#### Extracted information:
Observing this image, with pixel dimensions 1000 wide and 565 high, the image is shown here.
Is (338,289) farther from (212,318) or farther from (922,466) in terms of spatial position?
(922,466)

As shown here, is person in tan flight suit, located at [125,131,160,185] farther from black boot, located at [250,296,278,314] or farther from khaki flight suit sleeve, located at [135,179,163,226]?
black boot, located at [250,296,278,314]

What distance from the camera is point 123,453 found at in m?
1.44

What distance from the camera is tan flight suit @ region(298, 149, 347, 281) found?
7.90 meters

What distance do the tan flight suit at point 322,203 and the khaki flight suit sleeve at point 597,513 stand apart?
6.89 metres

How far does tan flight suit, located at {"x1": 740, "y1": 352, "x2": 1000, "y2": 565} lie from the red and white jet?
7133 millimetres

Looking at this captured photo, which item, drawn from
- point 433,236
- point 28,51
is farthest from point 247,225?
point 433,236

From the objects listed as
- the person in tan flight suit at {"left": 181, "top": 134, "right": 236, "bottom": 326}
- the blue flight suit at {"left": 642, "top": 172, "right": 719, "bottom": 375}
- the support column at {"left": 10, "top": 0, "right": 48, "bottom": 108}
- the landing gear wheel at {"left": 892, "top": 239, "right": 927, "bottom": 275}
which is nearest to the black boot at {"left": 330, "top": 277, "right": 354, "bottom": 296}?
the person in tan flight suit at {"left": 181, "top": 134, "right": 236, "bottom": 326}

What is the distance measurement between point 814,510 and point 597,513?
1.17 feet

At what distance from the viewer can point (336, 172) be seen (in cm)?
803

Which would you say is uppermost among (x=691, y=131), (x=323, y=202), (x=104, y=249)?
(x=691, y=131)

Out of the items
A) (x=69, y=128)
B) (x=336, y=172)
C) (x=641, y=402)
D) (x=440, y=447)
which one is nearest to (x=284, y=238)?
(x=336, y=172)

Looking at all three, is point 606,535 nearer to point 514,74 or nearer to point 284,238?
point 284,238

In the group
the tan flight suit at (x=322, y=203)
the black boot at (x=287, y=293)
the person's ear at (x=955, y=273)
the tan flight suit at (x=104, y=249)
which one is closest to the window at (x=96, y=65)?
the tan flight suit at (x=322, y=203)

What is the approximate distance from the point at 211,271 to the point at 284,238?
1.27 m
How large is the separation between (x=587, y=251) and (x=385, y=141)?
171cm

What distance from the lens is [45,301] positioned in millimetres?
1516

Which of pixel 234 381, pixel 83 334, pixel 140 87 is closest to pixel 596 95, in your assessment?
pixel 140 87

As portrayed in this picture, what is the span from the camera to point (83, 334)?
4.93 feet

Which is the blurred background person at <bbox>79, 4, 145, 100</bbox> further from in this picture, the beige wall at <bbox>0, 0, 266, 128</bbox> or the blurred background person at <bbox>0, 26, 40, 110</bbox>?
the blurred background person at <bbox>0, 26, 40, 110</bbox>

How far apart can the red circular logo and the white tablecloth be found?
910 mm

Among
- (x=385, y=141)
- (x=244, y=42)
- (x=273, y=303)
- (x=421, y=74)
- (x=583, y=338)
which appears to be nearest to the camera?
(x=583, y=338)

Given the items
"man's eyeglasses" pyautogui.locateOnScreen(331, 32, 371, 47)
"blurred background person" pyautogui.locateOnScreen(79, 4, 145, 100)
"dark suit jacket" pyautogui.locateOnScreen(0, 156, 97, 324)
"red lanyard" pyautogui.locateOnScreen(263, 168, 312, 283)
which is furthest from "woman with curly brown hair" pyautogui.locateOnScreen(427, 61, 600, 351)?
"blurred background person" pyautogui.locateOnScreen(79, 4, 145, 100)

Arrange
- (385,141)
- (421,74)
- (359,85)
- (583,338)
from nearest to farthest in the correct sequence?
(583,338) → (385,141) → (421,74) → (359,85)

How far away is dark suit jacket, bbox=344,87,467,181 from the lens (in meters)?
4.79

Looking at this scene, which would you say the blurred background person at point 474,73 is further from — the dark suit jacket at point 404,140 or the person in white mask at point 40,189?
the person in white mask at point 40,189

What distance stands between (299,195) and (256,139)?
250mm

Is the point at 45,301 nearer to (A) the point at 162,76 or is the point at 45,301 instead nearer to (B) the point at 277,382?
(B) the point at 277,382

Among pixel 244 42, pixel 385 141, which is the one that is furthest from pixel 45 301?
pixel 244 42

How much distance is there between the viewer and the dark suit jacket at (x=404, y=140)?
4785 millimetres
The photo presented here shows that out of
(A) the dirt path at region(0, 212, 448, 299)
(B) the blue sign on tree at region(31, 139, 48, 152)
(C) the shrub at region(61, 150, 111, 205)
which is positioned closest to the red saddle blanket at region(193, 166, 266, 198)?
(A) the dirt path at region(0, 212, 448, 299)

#### Task brief:
Write out the entries above verbatim, starting at the line that contains "What distance stands" and ending with the final line of the entries.

#### Exercise result:
What distance stands between (299,195) and (256,139)?
250mm

Is the point at 45,301 nearer to (A) the point at 162,76 or is the point at 45,301 instead nearer to (B) the point at 277,382?
(B) the point at 277,382

Among pixel 244 42, pixel 385 141, which is the one that is furthest from pixel 45 301?
pixel 244 42

How much distance is there between the viewer and the dark suit jacket at (x=404, y=140)?
4785 millimetres
The photo presented here shows that out of
(A) the dirt path at region(0, 212, 448, 299)
(B) the blue sign on tree at region(31, 139, 48, 152)
(C) the shrub at region(61, 150, 111, 205)
which is positioned closest to the red saddle blanket at region(193, 166, 266, 198)?
(A) the dirt path at region(0, 212, 448, 299)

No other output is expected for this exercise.